Stored data entries:
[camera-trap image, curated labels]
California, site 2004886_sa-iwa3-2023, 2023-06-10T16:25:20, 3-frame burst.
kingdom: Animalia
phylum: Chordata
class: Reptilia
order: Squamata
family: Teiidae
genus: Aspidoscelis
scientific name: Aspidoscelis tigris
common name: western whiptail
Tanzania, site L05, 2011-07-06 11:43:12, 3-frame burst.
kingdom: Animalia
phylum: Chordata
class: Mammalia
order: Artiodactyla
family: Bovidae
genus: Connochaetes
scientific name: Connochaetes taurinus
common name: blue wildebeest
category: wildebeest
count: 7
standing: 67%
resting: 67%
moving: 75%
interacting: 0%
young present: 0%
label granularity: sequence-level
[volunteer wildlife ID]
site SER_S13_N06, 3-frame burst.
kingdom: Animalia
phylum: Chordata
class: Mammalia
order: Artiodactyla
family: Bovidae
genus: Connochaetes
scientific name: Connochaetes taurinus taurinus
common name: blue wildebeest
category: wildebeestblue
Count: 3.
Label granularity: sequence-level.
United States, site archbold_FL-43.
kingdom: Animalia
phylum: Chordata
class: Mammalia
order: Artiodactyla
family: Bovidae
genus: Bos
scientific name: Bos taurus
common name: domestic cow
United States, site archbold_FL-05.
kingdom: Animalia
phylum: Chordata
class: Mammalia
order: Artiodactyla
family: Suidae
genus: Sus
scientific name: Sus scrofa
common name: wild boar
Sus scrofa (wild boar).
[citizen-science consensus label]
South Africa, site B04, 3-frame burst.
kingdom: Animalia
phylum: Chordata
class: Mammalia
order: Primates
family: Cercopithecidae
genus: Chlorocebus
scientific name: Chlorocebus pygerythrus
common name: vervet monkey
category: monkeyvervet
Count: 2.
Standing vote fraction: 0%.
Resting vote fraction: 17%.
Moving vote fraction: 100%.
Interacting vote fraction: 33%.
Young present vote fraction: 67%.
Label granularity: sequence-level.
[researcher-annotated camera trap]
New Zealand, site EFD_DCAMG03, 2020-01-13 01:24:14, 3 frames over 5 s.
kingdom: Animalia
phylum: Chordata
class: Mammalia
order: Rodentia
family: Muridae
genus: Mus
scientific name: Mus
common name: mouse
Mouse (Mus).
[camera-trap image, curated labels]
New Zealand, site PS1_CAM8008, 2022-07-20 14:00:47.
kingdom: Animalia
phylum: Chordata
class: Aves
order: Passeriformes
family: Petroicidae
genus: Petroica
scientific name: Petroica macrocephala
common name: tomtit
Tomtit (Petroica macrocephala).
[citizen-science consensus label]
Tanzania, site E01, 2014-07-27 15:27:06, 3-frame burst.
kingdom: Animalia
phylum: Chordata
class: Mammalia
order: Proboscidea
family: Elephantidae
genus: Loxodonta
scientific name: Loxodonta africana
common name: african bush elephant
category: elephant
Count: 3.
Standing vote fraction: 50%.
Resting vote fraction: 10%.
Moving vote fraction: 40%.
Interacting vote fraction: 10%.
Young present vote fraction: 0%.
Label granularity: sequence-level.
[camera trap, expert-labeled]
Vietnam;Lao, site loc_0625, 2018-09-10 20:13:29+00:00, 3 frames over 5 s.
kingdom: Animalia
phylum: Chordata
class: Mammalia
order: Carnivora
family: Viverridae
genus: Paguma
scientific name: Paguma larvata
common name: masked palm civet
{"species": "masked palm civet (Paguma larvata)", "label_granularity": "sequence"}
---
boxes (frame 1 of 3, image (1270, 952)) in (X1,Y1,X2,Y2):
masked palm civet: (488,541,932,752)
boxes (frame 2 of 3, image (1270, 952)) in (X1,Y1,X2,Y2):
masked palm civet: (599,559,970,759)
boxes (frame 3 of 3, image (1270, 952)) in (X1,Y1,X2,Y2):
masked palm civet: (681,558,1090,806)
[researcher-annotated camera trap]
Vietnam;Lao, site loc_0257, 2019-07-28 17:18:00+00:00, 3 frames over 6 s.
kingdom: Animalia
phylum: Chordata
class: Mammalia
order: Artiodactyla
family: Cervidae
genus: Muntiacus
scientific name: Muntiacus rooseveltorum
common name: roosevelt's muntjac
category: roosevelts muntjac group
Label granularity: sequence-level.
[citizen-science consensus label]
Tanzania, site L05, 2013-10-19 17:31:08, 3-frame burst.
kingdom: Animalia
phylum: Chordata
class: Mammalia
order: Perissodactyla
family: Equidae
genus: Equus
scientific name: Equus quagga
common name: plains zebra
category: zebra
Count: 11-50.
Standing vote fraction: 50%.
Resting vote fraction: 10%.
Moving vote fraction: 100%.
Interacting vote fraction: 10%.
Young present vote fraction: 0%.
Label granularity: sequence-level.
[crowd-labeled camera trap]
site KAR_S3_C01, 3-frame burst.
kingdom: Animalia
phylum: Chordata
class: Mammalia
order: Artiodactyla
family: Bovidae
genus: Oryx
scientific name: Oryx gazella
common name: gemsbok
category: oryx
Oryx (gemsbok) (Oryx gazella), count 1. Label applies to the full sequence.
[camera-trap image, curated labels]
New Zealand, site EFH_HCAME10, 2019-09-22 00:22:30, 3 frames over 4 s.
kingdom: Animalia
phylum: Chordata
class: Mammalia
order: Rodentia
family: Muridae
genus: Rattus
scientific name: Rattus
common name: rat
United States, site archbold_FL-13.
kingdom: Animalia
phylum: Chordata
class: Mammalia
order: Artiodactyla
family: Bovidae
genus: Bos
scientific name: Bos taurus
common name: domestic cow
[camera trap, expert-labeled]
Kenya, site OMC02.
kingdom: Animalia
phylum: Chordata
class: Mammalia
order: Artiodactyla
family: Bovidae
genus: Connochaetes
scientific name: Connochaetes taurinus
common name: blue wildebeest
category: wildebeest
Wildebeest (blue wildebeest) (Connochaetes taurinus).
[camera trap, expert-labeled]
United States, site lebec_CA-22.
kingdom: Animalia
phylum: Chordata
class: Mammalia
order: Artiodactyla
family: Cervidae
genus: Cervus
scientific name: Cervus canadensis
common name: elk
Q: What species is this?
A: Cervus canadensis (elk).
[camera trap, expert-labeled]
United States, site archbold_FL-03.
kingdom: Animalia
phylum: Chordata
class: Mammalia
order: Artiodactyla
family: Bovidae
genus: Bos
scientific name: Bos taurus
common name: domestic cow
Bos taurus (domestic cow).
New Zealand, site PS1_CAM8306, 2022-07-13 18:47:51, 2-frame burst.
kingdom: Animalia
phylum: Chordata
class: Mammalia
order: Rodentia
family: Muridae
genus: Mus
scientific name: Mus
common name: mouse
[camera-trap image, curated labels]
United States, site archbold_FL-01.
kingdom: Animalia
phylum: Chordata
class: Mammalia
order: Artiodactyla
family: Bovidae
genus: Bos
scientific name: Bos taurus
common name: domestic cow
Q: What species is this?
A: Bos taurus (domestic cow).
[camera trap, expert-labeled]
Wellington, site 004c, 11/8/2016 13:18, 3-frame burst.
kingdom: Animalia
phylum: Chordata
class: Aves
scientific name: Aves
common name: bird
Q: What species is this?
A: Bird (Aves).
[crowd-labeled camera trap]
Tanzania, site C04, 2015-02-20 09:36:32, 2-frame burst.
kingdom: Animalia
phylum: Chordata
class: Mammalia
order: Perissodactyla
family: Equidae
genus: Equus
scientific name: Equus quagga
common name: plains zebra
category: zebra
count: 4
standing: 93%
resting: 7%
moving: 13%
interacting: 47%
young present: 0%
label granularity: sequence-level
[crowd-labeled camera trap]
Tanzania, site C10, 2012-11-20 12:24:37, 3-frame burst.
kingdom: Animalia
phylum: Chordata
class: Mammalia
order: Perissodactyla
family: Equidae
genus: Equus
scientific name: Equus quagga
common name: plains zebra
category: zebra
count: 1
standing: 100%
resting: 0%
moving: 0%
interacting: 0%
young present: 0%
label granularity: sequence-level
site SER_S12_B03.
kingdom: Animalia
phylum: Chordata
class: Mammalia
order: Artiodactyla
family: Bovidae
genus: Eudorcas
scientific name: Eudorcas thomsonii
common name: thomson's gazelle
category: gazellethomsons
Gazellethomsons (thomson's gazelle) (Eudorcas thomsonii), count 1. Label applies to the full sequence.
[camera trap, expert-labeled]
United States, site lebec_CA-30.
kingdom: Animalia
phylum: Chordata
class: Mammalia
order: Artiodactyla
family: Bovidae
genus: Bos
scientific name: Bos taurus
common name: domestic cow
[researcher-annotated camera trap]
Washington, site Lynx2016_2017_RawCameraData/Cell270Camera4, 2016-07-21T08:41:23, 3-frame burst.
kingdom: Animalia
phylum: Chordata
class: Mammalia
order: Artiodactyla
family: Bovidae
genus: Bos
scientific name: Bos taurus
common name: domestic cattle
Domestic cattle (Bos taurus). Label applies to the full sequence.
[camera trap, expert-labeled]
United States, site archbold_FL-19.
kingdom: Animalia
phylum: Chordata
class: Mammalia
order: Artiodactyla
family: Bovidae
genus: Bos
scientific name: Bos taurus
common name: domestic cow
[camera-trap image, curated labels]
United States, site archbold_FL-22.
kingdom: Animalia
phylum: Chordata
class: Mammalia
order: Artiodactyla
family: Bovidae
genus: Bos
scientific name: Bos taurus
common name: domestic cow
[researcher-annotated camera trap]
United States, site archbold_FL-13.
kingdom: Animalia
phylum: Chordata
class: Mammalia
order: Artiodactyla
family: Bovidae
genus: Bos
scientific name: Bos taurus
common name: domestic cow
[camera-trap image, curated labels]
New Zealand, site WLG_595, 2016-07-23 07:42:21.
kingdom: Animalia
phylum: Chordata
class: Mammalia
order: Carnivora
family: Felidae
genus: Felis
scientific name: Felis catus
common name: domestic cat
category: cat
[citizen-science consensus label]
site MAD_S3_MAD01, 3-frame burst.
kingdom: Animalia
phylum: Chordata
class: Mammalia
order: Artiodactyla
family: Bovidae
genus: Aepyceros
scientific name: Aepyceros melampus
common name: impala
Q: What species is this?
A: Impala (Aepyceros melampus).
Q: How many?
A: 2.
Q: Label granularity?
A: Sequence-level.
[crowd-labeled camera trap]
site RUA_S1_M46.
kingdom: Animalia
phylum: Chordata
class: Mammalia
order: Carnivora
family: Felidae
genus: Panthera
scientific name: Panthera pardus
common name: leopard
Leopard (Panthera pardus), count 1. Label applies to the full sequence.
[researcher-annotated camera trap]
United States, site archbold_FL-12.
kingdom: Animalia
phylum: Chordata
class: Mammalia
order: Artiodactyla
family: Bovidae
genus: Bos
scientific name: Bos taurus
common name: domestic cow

DESCRIPTION OF THE TASK: In the answer, the lines from the first line of the data above through the line containing "scientific name: Sus scrofa" must appear exactly as written, with nothing else.

RESULT OF THE TASK:
[camera-trap image, curated labels]
California, site 2004886_sa-iwa3-2023, 2023-06-10T16:25:20, 3-frame burst.
kingdom: Animalia
phylum: Chordata
class: Reptilia
order: Squamata
family: Teiidae
genus: Aspidoscelis
scientific name: Aspidoscelis tigris
common name: western whiptail
Tanzania, site L05, 2011-07-06 11:43:12, 3-frame burst.
kingdom: Animalia
phylum: Chordata
class: Mammalia
order: Artiodactyla
family: Bovidae
genus: Connochaetes
scientific name: Connochaetes taurinus
common name: blue wildebeest
category: wildebeest
count: 7
standing: 67%
resting: 67%
moving: 75%
interacting: 0%
young present: 0%
label granularity: sequence-level
[volunteer wildlife ID]
site SER_S13_N06, 3-frame burst.
kingdom: Animalia
phylum: Chordata
class: Mammalia
order: Artiodactyla
family: Bovidae
genus: Connochaetes
scientific name: Connochaetes taurinus taurinus
common name: blue wildebeest
category: wildebeestblue
Count: 3.
Label granularity: sequence-level.
United States, site archbold_FL-43.
kingdom: Animalia
phylum: Chordata
class: Mammalia
order: Artiodactyla
family: Bovidae
genus: Bos
scientific name: Bos taurus
common name: domestic cow
United States, site archbold_FL-05.
kingdom: Animalia
phylum: Chordata
class: Mammalia
order: Artiodactyla
family: Suidae
genus: Sus
scientific name: Sus scrofa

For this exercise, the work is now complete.